Numbers don’t lie — but do they tell the truth?
Members of the town’s Deer & Tick Committee believe tracking trends are important, but have only a single year of reliable numerical data on deer culls and other relevant information to guide their effort to decrease tick-borne diseases.
For that reason, committee members are opting to be cautious about releasing numbers they fear may lead to false conclusions.
At their March 1 meeting, members discussed changes they’ve seen this year from what little information they had in the past.
The number of deer taken in February on the New York State Department of Environmental Conservation (DEC) “deer damage” permit — the special permit lasts though the end of the month — is the same for this February as it was last year. Deer damage hunting helps communities overrun with deer by allowing special licenses issued by the DEC to hunt outside the regular hunting seasons.
The number of deer killed might be the same, but the number of hunters participating in the extended hunt has increased.
Does that mean that the effort to provide more incentives to hunters to participate in the longer hunting season is a failure? Maybe, maybe not, they conclude.
“It could be construed as a good thing,” Animal Control Officer Beau Payne said. But one year’s difference does not make a trend, he said. Other factors also may have been at work, Mr. Payne said.
• This has been a relatively mild winter, bringing out more hunters who may have previously abandoned hunting with the arrival of typical winter weather.
• There may be fewer deer on the Island, but no one here or in other communities seeking a way to count deer has come up with a reliable method.
• Hunters are allowed to use shotguns and bows and arrows, but not crossbows and that may discourage some hunters from participating unless there’s a change in the law. There are bills pending in both houses of the state legislature that could affect that ban, Mr. Payne said.
He has been on the job just under a year and said this year’s data will provide a base point for comparing future years and the varying factors that enter into those comparisons.
The town may have reached a point where it’s hit a plateau in terms of the number of deer that can be culled from the herd in a season, Police Chief Jim Read said. If future numbers show that to be the case, new strategies may have to be developed for increasing the cull, he said.

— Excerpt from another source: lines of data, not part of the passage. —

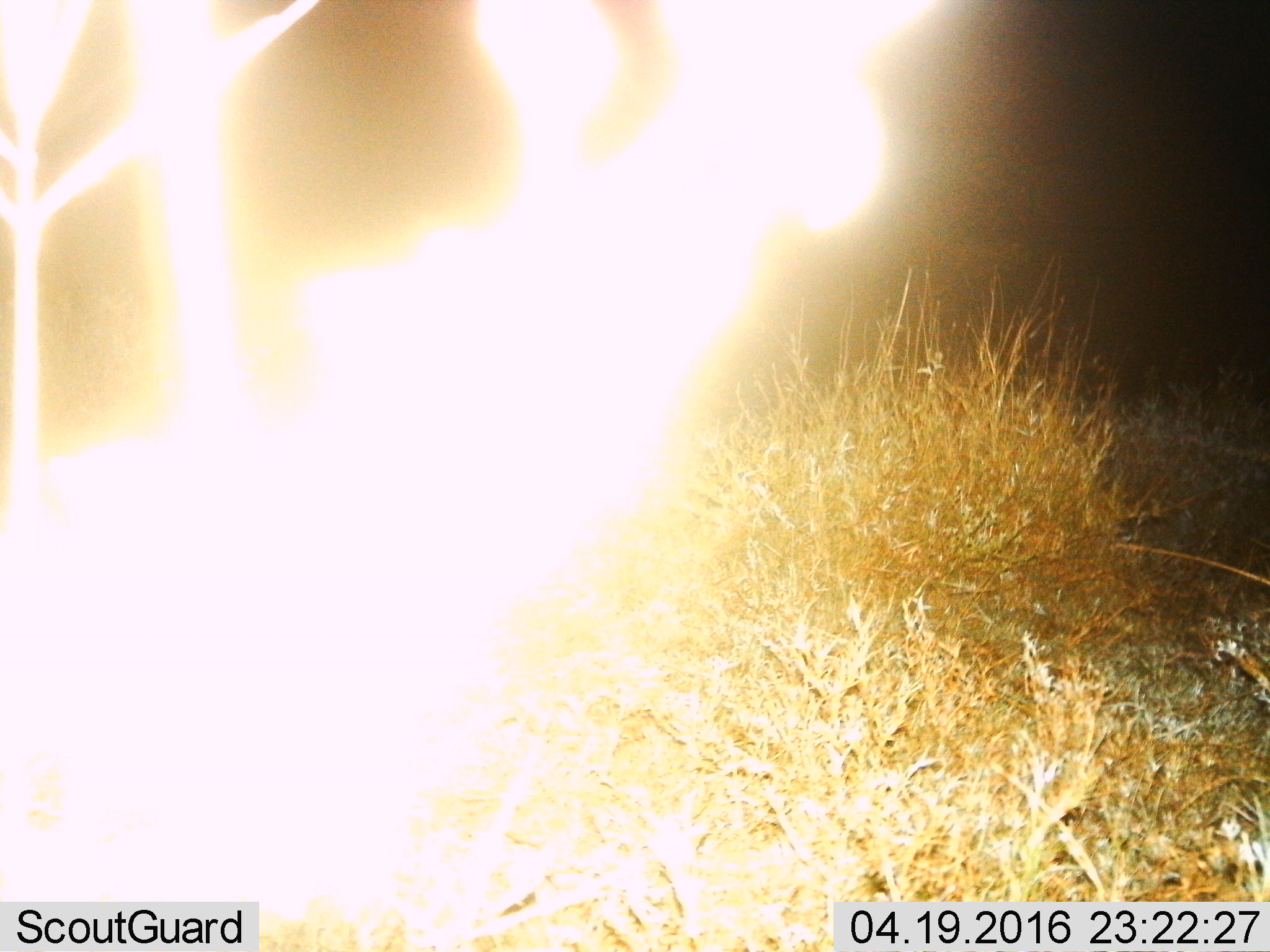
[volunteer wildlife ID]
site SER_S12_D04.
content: unidentified animal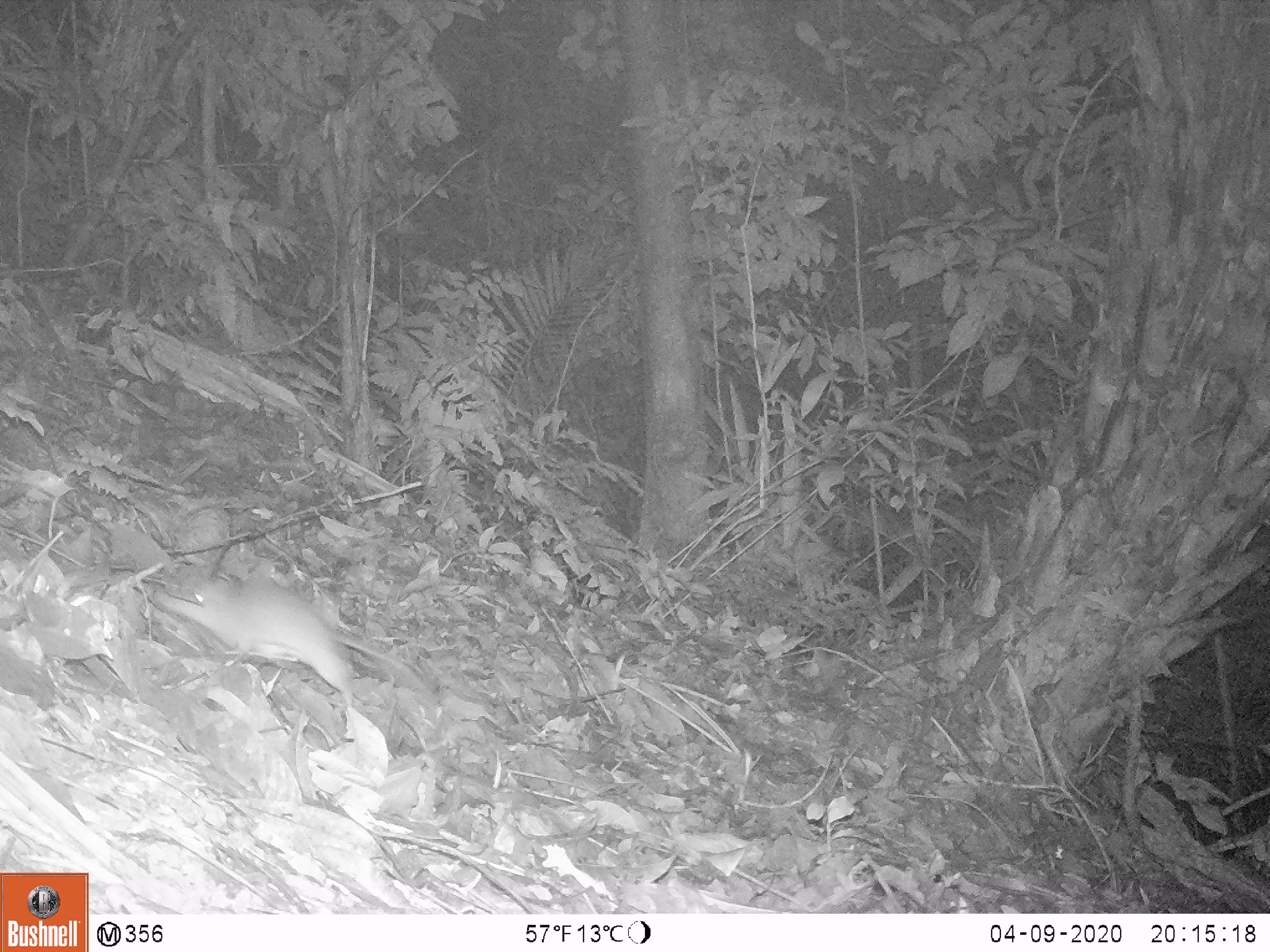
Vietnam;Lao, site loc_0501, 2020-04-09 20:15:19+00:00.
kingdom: Animalia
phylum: Chordata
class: Mammalia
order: Rodentia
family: Muridae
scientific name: Muridae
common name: old-world mice and rats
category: unidentified murid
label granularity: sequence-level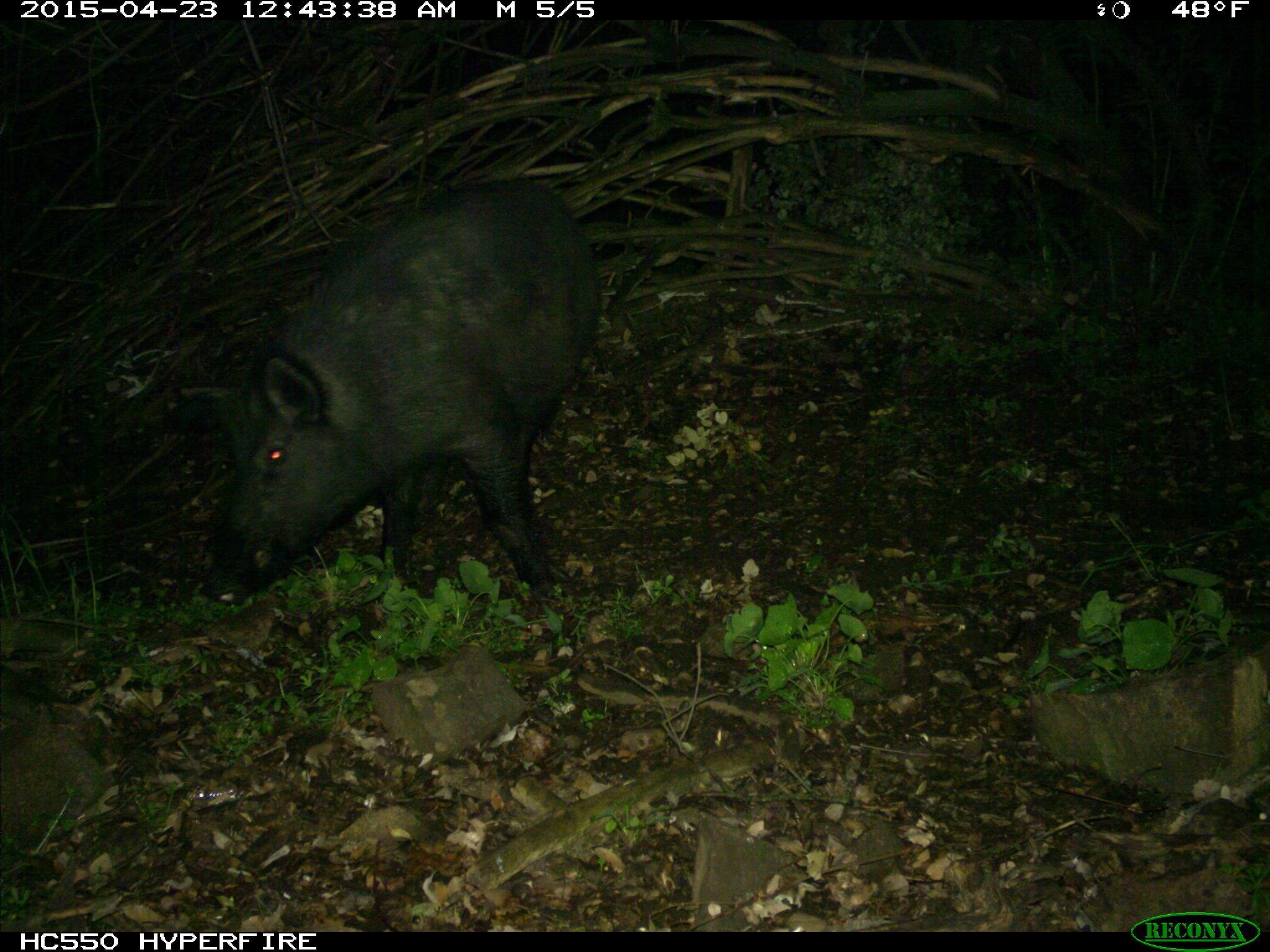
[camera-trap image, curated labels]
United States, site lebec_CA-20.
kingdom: Animalia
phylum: Chordata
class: Mammalia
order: Artiodactyla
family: Suidae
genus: Sus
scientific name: Sus scrofa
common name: wild boar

“Snapshots of data “ can be “misconstrued,” the chief cautioned.
That’s something Councilman Jim Colligan, liaison to the committee, hopes the Town Board might address. Before being elected to the board, Mr. Colligan was a member of the Deer & Tick Committee.
He said he will encourage his colleagues to provide more feedback to the committee in the future.
One number the committee was willing to release is an estimate of the amount of venison that has been provided by hunters in the town freezer at the Recycling Center. Since the hunting season began October 1, 900 pounds of meet have been made available from between 85 to 90 deer.
Anyone wanting the meat can take it free. Mr. Payne said the freezer has been regularly emptied by residents. He’s hoping, he said, that through contributions, grants and town allocations, the committee can purchase a mobile hanger where hunters could bring unbutchered deer.
Committee member Dr. James Bevilacqua said he thought such a hangar would encourage more hunters since they wouldn’t have to be concerned with having to get the deer they take butchered immediately. Such a freezer container could hold up to 25 carcasses at a time, Mr. Payne said.
On another matter, the committee opted to delay further investigation of an MIT study dealing with changing the DNA of white-footed mice that would then not be able to serve as conduits for ticks that spread Lyme disease.
Dr. Kevin Estvelt last week offered to meet with committee members to explore adding Shelter Island to studies under way on Martha’s Vineyard and Nantucket.
Member Scott Campbell, who is laboratory director for the Suffolk County Department of Health Services, advised to wait and see where the MIT study goes, and others agreed.
“It’s interesting science, but it has a long way to go,” Dr. Campbell said.